Ethereum Foundation: Open Intents Framework enters the stage of large-scale adoption, LI.FI launches Intent execution engine
ChainCatcher reports that the Ethereum Foundation stated that the Open Intents Framework aims to serve as shared infrastructure for cross-chain intents, providing a modular open framework for deploying, discovering, and executing intents.
At the same time, LI.FI announced the launch of LI.FI Intents, a full-stack execution engine for same-chain and cross-chain transfers, competing for quotes and completing order execution through a professional Solver network. LI.FI documentation indicates that its Intent/Solver Marketplace is one of the official foundations of the Open Intents Framework, and the Ethereum Foundation claims that the framework is entering the stage of large-scale adoption.
Meme Popularity Rankings
According to the meme token tracking and analysis platform GMGN, as of May 28, 09:00,
The top five popular tokens in ETH over the past 24 hours are: HEX, SHIB, LINK, PEPE, mUSD
The top five popular tokens in Solana over the past 24 hours are: TROLL, SAOS, neet, WORLDCUP, Buttcoin
The top five popular tokens in Base over the past 24 hours are: toby, ELSA, cbETH, CYPR, ALB
What are some noteworthy articles to read in the past 24 hours?

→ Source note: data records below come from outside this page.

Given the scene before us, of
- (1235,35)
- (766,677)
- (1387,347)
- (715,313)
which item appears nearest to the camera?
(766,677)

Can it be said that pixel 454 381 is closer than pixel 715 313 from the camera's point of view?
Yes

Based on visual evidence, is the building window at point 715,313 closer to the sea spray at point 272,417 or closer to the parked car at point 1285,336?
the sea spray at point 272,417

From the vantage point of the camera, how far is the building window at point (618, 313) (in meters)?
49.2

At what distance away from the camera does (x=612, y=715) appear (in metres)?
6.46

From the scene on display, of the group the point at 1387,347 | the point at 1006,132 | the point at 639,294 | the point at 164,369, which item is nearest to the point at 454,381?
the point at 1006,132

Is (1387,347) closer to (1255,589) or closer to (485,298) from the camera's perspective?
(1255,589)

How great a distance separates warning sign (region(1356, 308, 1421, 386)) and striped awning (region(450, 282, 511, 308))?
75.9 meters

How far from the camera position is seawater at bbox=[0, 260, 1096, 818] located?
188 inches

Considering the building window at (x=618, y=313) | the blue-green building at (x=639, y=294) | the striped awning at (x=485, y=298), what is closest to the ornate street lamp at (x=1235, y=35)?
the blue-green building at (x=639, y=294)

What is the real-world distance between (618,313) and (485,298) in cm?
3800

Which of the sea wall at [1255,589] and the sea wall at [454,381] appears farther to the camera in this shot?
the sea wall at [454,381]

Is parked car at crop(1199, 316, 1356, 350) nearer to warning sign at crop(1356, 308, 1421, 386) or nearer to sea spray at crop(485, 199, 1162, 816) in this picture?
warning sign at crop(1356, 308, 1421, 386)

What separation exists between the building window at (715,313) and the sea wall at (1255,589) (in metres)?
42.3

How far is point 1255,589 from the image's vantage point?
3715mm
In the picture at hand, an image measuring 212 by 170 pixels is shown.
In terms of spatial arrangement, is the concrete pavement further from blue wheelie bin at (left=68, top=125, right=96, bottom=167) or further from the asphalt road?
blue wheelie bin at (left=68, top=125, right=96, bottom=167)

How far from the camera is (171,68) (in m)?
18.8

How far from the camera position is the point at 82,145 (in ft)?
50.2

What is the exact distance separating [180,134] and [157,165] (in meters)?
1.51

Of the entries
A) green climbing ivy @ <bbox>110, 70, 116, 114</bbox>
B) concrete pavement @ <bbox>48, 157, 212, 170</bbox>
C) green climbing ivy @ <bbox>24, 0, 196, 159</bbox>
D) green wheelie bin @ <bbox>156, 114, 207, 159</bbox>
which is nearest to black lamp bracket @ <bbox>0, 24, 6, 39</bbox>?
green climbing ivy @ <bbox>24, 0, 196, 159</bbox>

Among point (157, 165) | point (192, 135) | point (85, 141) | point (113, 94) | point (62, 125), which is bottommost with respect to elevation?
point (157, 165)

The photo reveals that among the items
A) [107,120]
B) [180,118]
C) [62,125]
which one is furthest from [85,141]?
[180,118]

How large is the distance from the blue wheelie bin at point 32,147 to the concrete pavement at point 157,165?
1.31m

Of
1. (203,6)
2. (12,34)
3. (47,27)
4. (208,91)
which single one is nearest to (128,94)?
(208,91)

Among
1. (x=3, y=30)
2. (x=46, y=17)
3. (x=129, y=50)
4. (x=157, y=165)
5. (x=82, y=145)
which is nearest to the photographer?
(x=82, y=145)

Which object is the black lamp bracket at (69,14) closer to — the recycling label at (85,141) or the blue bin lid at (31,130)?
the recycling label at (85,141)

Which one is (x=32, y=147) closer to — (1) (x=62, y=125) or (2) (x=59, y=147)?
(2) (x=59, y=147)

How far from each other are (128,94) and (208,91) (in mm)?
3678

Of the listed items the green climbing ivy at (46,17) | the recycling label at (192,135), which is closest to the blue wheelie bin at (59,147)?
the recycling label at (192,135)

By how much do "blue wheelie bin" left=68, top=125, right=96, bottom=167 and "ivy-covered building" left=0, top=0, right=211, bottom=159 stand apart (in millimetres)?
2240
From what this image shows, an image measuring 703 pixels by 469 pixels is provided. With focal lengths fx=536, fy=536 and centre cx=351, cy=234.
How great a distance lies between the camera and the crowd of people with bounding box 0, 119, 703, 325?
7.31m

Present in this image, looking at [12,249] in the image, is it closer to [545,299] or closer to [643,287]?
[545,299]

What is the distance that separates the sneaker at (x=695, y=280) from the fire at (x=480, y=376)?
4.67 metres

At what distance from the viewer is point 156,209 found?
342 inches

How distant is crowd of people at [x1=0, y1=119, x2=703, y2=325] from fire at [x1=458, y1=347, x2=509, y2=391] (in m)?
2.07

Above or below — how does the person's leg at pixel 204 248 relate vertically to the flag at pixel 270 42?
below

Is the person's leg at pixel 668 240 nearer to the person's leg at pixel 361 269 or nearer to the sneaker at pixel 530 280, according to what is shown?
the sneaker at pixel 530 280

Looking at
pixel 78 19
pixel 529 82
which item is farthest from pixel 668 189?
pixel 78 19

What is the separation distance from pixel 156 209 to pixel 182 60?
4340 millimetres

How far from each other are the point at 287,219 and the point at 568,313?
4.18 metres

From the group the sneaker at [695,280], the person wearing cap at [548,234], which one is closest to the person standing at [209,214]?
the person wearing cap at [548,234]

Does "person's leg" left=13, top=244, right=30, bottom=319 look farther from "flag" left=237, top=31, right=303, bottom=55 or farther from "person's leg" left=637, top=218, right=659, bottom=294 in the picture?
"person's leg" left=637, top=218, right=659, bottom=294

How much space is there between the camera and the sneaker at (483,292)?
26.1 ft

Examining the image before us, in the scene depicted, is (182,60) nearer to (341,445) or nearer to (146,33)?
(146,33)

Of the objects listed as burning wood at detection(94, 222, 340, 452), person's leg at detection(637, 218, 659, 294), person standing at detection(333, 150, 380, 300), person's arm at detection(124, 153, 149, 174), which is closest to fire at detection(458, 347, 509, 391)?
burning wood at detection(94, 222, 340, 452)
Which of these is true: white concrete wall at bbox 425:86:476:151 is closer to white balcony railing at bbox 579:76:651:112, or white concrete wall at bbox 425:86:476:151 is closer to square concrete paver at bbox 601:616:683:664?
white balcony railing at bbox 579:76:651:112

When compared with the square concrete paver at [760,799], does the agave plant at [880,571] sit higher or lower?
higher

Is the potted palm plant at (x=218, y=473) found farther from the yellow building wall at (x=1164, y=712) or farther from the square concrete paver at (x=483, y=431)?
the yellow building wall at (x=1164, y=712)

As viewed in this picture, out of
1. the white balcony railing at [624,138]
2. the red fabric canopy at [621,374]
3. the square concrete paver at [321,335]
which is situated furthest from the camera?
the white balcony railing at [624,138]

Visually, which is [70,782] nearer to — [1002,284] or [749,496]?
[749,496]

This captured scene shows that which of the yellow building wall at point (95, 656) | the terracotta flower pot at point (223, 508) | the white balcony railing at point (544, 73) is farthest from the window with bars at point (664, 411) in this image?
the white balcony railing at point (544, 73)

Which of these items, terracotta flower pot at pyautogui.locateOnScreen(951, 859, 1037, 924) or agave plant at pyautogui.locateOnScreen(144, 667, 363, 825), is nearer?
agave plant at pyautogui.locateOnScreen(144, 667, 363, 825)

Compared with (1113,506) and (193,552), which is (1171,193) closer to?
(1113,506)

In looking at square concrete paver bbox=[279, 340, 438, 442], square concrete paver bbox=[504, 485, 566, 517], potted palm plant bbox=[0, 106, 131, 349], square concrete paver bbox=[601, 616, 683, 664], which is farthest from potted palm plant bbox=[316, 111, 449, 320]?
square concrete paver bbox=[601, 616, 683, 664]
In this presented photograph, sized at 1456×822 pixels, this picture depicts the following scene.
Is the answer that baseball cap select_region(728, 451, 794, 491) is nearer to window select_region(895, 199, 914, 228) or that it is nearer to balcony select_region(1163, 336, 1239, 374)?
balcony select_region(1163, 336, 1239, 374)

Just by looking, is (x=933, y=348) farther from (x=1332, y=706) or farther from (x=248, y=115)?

Bankless founder: Why I sold all my ETH
If you missed last week's news, I sold my ETH.
For someone who has built a career, community, identity, and business around Ethereum, making this decision was not easy.
The reasons for the decision to sell require a more thorough explanation than scattered tweets on Twitter.
The argument that "ETH is money" has not failed... it has simply been realized. Ethereum has received the ETH price it deserves, and I believe that ETH as an asset will not be revalued, either upwards or downwards.
Who can make money in the era of Agents?
Many speculate that the next billion users of blockchain will be Agents. But few have asked a further question: who will make money in that world?
Every value capture theory in the crypto space has assumed that users are human. The "Fat Protocols" theory posits that protocols are best at monetizing human users.
In contrast, the "Fat Apps" theory that my colleagues and I explored in "How to Capture Value" and "The Great Revaluation" argues that the application layer can do better. But Agents change the nature of user identity, and existing theories will thus become invalid.